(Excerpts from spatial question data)

+++

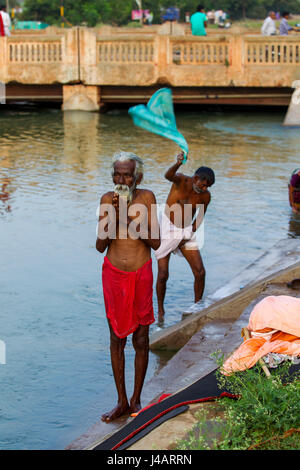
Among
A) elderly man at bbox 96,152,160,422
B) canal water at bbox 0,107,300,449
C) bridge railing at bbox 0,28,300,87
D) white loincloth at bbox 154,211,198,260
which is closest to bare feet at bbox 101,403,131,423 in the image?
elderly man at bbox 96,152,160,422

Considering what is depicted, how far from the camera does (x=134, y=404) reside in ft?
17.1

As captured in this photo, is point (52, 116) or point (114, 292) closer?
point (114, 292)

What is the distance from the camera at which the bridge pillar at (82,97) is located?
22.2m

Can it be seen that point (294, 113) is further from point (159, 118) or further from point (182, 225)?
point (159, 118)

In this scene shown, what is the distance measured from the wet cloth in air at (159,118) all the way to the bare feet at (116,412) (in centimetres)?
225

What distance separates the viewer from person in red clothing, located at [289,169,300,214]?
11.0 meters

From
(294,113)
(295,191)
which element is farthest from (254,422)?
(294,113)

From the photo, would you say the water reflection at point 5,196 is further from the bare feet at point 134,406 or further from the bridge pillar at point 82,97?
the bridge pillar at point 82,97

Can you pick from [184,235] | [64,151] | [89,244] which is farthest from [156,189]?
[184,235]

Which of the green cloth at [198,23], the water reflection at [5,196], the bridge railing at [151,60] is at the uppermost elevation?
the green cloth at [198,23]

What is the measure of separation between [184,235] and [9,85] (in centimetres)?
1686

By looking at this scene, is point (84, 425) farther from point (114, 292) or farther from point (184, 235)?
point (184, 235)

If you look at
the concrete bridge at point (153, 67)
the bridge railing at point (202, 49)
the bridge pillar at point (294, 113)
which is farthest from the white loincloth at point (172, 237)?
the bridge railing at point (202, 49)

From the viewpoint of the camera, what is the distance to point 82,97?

+++

Write out all of the material above word for word, leaving out the pictures.

• Exercise result
Among
A) elderly man at bbox 96,152,160,422
B) canal water at bbox 0,107,300,449
C) bridge railing at bbox 0,28,300,87
D) white loincloth at bbox 154,211,198,260
which is closest to bare feet at bbox 101,403,131,423 in the image?
elderly man at bbox 96,152,160,422

Considering what is depicted, how far from the camera does (x=134, y=404) reside in ft?
17.1

As captured in this photo, is point (52, 116) or point (114, 292) closer?
point (114, 292)

What is the distance from the camera at which the bridge pillar at (82,97) is located?
22.2m

Can it be seen that point (294, 113) is further from point (159, 118) or further from point (182, 225)?
point (159, 118)

In this scene shown, what is the distance measured from the wet cloth in air at (159,118) all the way to the bare feet at (116,412) (in centimetres)?
225

What distance separates the viewer from person in red clothing, located at [289,169,300,214]?
11.0 meters

From
(294,113)
(295,191)
which element is farthest from (254,422)?
(294,113)

From the photo, would you say the water reflection at point 5,196 is further from the bare feet at point 134,406 or further from the bridge pillar at point 82,97?
the bridge pillar at point 82,97

Can you pick from [184,235] | [64,151] | [89,244] which is farthest from [156,189]?
[184,235]

Which of the green cloth at [198,23], the water reflection at [5,196], the bridge railing at [151,60] is at the uppermost elevation?
the green cloth at [198,23]

What is the measure of separation between [184,235] and [9,85] (in centimetres)?
1686

By looking at this scene, is point (84, 425) farther from point (114, 292) or farther from point (184, 235)?
point (184, 235)

If you look at
the concrete bridge at point (153, 67)
the bridge railing at point (202, 49)
the bridge pillar at point (294, 113)
which is farthest from the white loincloth at point (172, 237)?
the bridge railing at point (202, 49)

From the viewpoint of the camera, what is the distance to point 82,97?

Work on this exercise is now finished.